The most accessible current treatment is Bryan Caplan’s new April, 2007 book. For podcast fans, a very informative discussion between Caplan and Russ Roberts can be found at EconTalk as a 1 hr 21 minute podcast. And today I found that Bryan has the cover story at Reason, where he offers an overview of four key biases:

• the anti-market bias,
• the anti-foreign bias,
• the make-work bias, and
• the pessimistic bias.

Bryan includes many good examples to illustrate the prevalence of these biases. And some good anecdotes:

…International trade is, as the economic writer Steven Landsburg explains in his 1993 book The Armchair Economist, a technology: “There are two technologies for producing automobiles in America. One is to manufacture them in Detroit, and the other is to grow them in Iowa. Everybody knows about the first technology; let me tell you about the second. First you plant seeds, which are the raw materials from which automobiles are constructed. You wait a few months until wheat appears. Then you harvest the wheat, load it onto ships, and sail the ships westward into the Pacific Ocean. After a few months, the ships reappear with Toyotas on them.

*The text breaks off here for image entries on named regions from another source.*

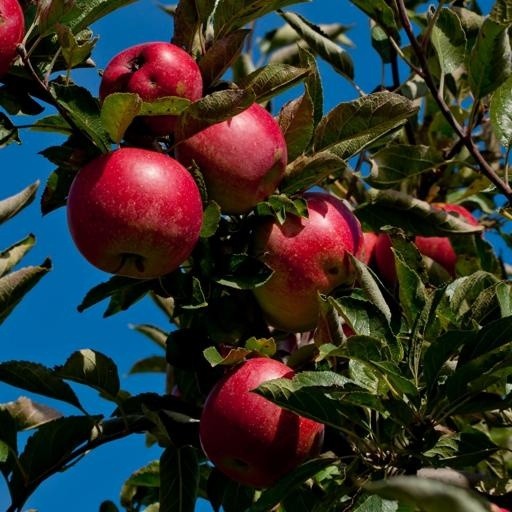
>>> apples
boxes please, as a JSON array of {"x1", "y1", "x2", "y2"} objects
[
  {"x1": 414, "y1": 202, "x2": 482, "y2": 278},
  {"x1": 247, "y1": 192, "x2": 365, "y2": 333},
  {"x1": 0, "y1": 0, "x2": 26, "y2": 76},
  {"x1": 66, "y1": 147, "x2": 203, "y2": 279},
  {"x1": 359, "y1": 229, "x2": 398, "y2": 287},
  {"x1": 287, "y1": 322, "x2": 353, "y2": 368},
  {"x1": 174, "y1": 101, "x2": 288, "y2": 215},
  {"x1": 98, "y1": 41, "x2": 203, "y2": 102},
  {"x1": 199, "y1": 353, "x2": 325, "y2": 488}
]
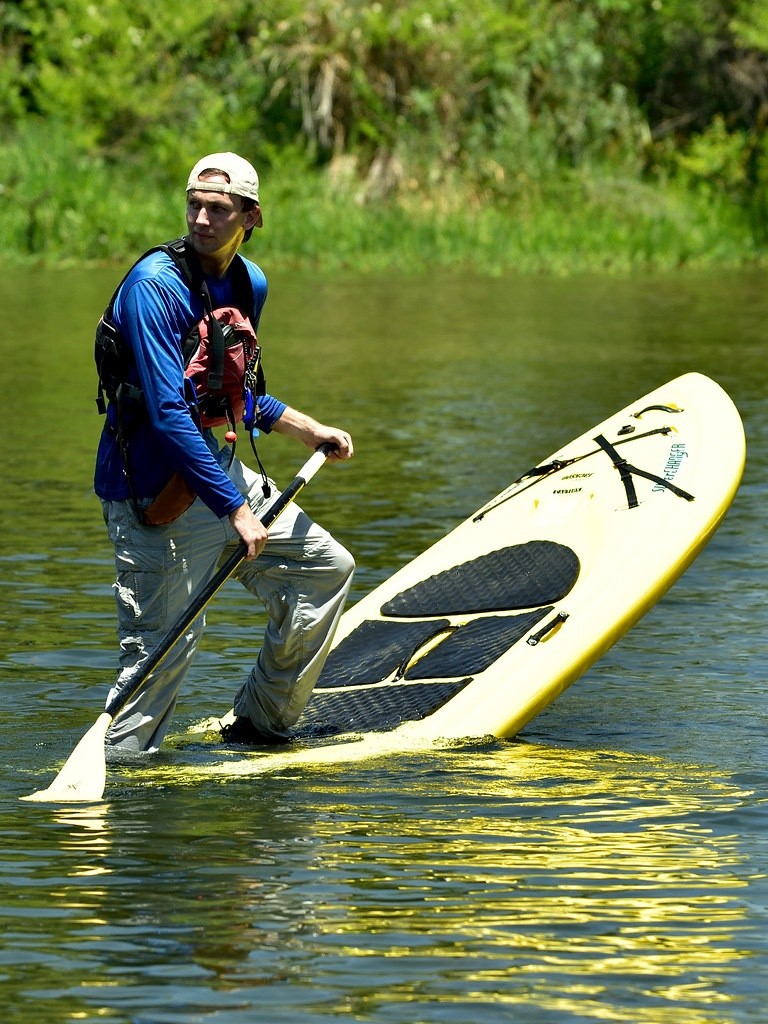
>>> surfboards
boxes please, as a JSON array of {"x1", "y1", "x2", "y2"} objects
[{"x1": 222, "y1": 371, "x2": 746, "y2": 746}]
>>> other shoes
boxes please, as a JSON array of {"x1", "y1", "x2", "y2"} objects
[{"x1": 219, "y1": 715, "x2": 297, "y2": 746}]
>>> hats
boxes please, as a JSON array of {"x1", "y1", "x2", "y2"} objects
[{"x1": 185, "y1": 150, "x2": 264, "y2": 230}]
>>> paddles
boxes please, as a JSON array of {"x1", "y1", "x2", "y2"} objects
[{"x1": 50, "y1": 440, "x2": 341, "y2": 792}]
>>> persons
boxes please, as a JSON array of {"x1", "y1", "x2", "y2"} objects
[{"x1": 93, "y1": 151, "x2": 356, "y2": 753}]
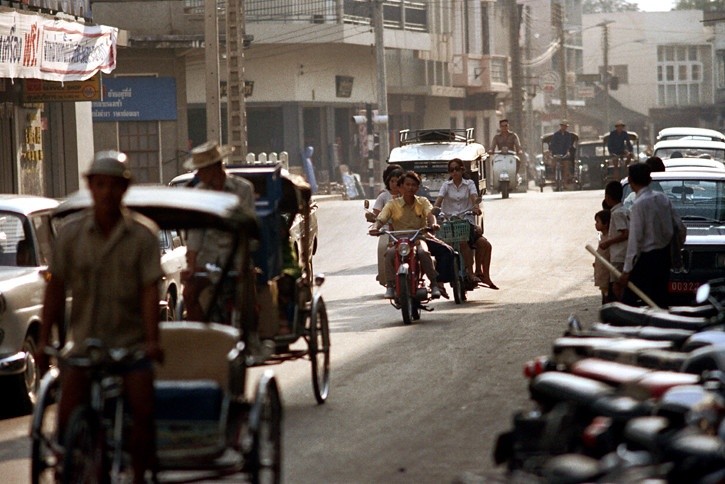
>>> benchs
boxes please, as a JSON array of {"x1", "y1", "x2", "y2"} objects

…Anti-foreign bias is easier to spot nowadays. To take one prominent example, immigration is far more of an issue now than it was in Smith’s time. Economists are predictably quick to see the benefits of immigration. Trade in labor is roughly the same as trade in goods. Specialization and exchange raise output—for instance, by letting skilled American moms return to work by hiring Mexican nannies.

In terms of the balance of payments, immigration is a nonissue. If an immigrant moves from Mexico City to New York and spends all his earnings in his new homeland, the balance of trade does not change. Yet the public still looks on immigration as a bald misfortune: jobs lost, wages reduced, public services consumed. Many in the general public see immigration as a distinct danger, independent of, and more frightening than, an unfavorable balance of trade. People feel all the more vulnerable when they reflect that these foreigners are not just selling us their products. They live among us.

Lastly, I found an Executive Summary [PDF]. What can we do to improve voter rationality? Well, bloggers can offer regular examples of irrational voter choice — explaining of course the economics of the issue.

Seriously, universal economics education is the only answer. Beginning with a redesign of the “Civics” or “Social Studies” courses upon a firm foundation of economics — including lots of illustrations of the four biases. If the free market were unshackled in education, would the consumer of education demand such reforms? I’m confident that would happen over time — but I really don’t know what today’s consumers would choose.